“I wanted to get here at least a day early, to give you a chance to rest,” said the magus. “The water will begin to flow again just before dawn. You have to be out again before that, as I believe the temple will fill quickly. I assume that you will need these.” He handed me the tools of my trade, wrapped in a soft piece of leather.
I recognized them. “These are mine.”
“Yes, they were the ones taken from you when you were arrested. Not being a thief, I couldn’t otherwise be sure of equipping you properly.”

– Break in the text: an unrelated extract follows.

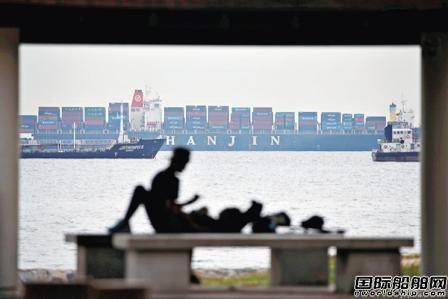 韩进海运周年祭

My stomach was jumping as it hadn’t since the audience with the king. “You already knew then?” I asked.
“Oh, yes, the man you bragged to in the wineshop was an agent of mine. Not just a casual informer.”
I whistled soundlessly as I thought of the twists in this tale. “I need a light,” I said.
“Pol has one for you.”
I looked behind me and saw Pol standing with a lamp in his hand. He gave it to me. “There’s six hours of oil.”
“Do you have a pry bar?” I asked. It was the only necessity that I didn’t habitually carry with the rest of my tools because it was too big. Pol did have one and went back to his pack to fetch it. I walked to the edge of the riverbank. The water left in the pool still rippled against it.
“If my calculations are correct, the water will stop for four nights in a row this year, and this is the second of them. Don’t get yourself drowned on the first try,” said the magus.
Pol handed me the pry bar, and it was a comfort to have it in my hand, even though I could be sure that there was nothing living in the temple. You can’t keep watchdogs someplace that’s underwater all but a few nights of the year. Snakes, though, I thought. Maybe you could keep snakes.
I waited another half an hour until the water flowing through the slits in the doorway had lessened its force. Then I stepped into the pool. Standing up to my ankles in water, I turned back to ask the magus, “Do you know if anyone has tried this before?”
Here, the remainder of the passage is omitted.